▸ Records for this exercise
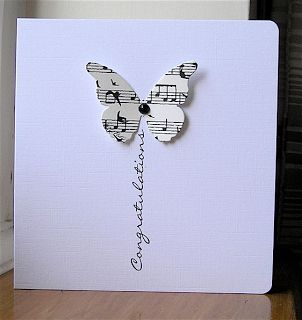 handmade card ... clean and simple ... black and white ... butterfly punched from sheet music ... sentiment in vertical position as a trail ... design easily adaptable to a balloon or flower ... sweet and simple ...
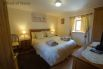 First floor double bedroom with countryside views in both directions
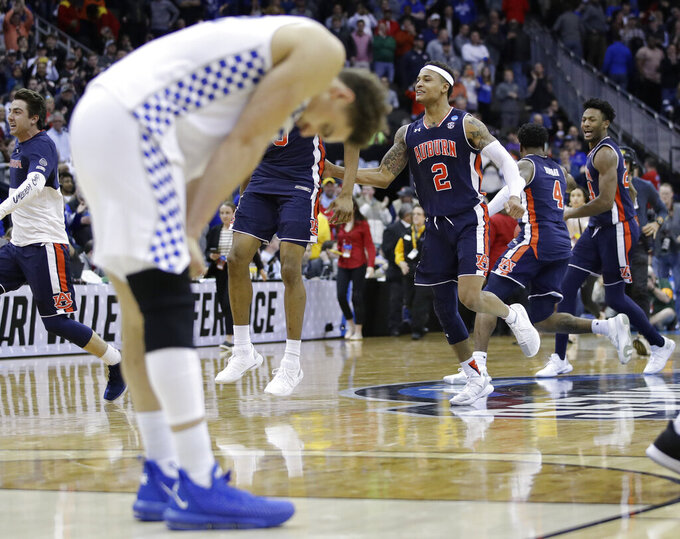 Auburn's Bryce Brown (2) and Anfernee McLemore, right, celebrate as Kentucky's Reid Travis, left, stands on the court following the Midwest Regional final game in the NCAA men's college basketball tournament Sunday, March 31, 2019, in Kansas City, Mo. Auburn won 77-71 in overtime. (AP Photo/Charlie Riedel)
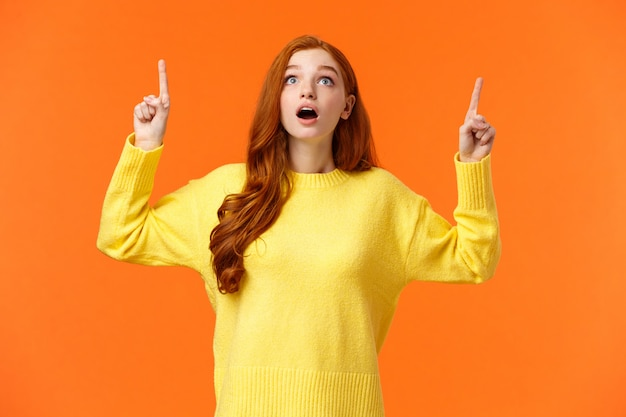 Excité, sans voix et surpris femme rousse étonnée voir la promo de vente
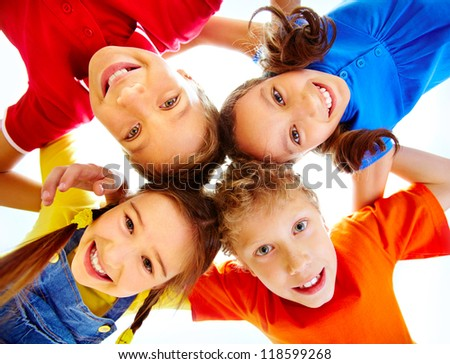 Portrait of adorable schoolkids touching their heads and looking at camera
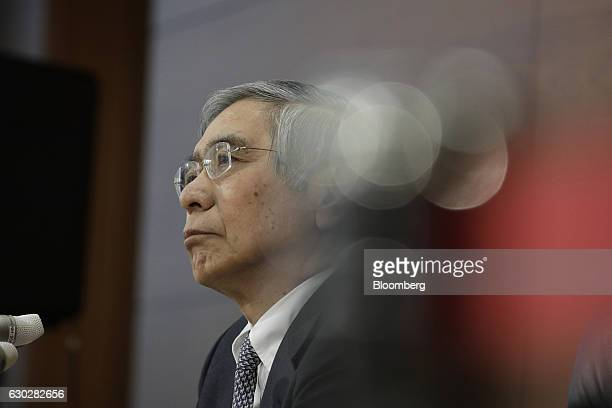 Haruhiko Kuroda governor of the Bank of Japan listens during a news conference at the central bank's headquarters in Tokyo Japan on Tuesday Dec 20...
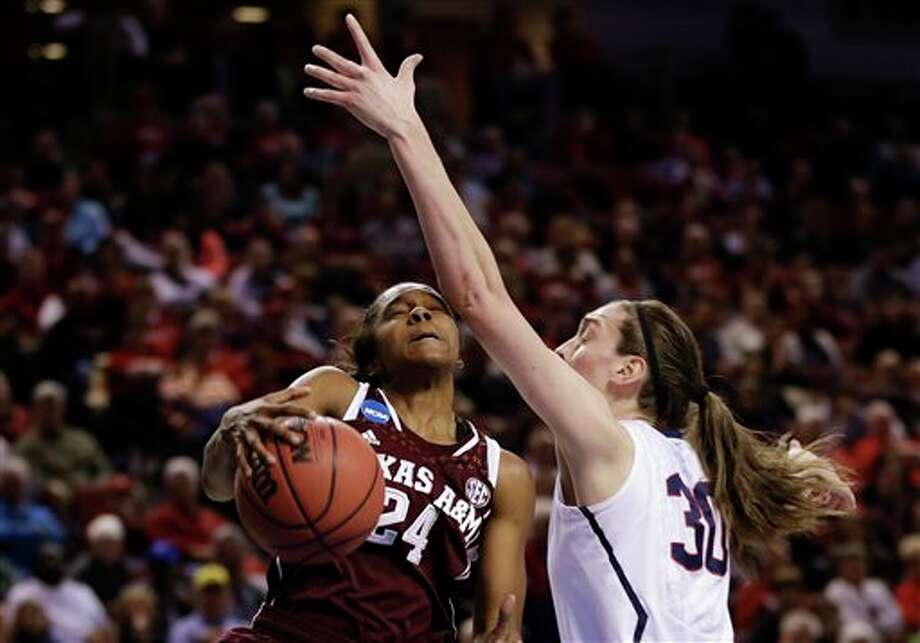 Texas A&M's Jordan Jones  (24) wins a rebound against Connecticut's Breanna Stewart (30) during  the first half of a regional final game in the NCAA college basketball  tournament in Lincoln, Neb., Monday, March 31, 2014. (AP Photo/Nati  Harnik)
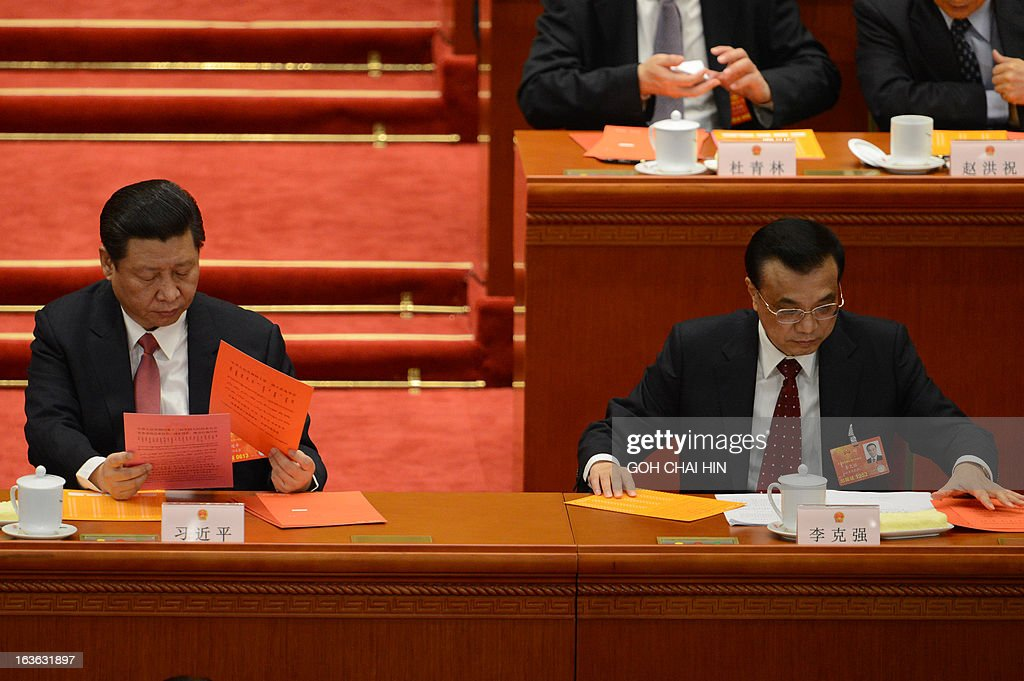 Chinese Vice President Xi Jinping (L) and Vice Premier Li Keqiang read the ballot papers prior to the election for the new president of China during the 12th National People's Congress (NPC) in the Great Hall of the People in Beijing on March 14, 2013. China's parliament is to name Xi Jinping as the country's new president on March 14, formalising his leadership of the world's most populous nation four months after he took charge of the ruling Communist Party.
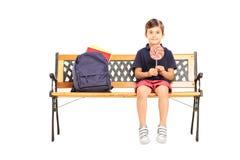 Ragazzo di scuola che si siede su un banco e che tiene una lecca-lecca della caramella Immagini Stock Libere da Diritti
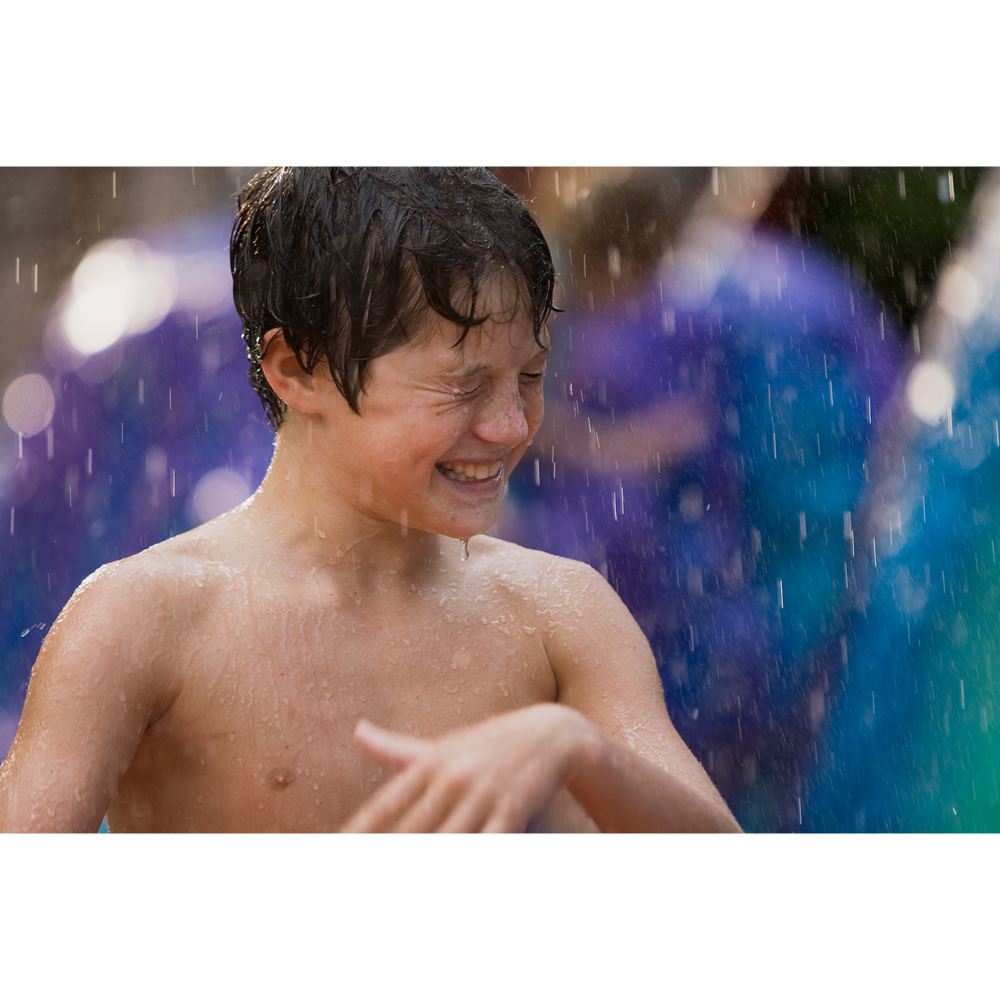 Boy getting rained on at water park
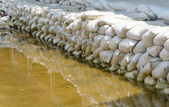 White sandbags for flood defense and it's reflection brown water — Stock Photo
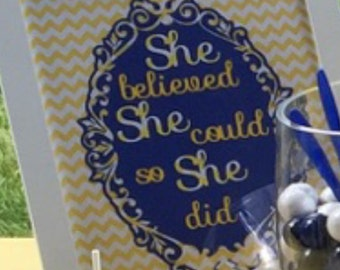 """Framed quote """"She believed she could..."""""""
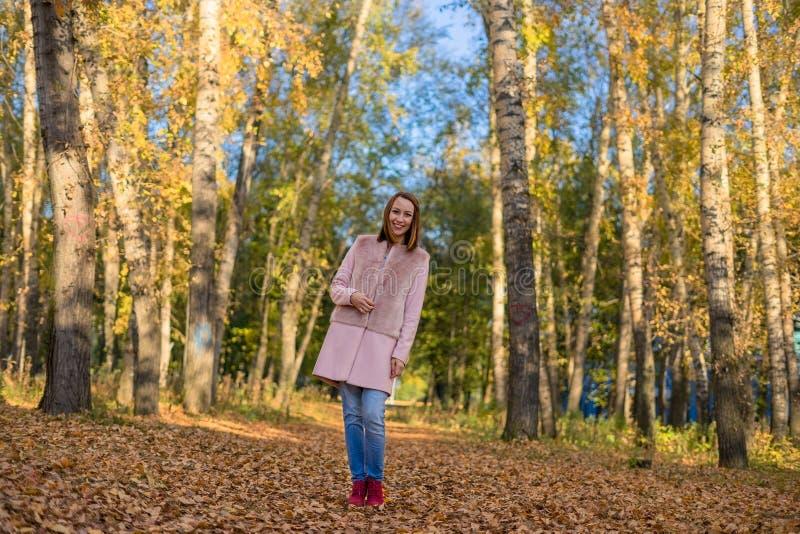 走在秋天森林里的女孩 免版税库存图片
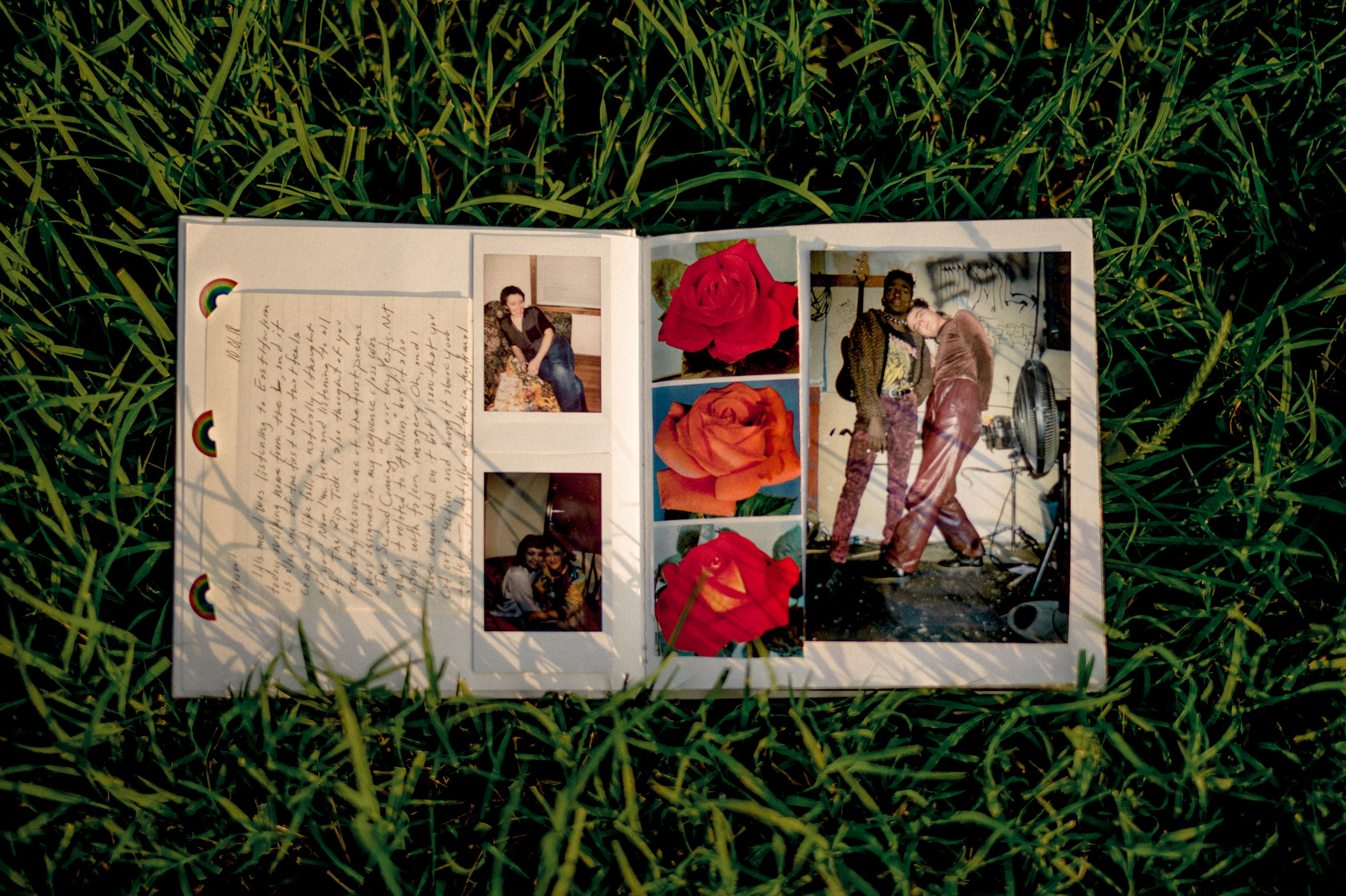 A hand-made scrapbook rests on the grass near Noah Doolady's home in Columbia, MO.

▸ Work instructions
How would the lines above read from the one with "Excité, sans voix" to the one with "Portrait of adorable", inclusive, with no pictures? Write them out exactly.

▸ Result of the task
 Excité, sans voix et surpris femme rousse étonnée voir la promo de vente
 Portrait of adorable schoolkids touching their heads and looking at camera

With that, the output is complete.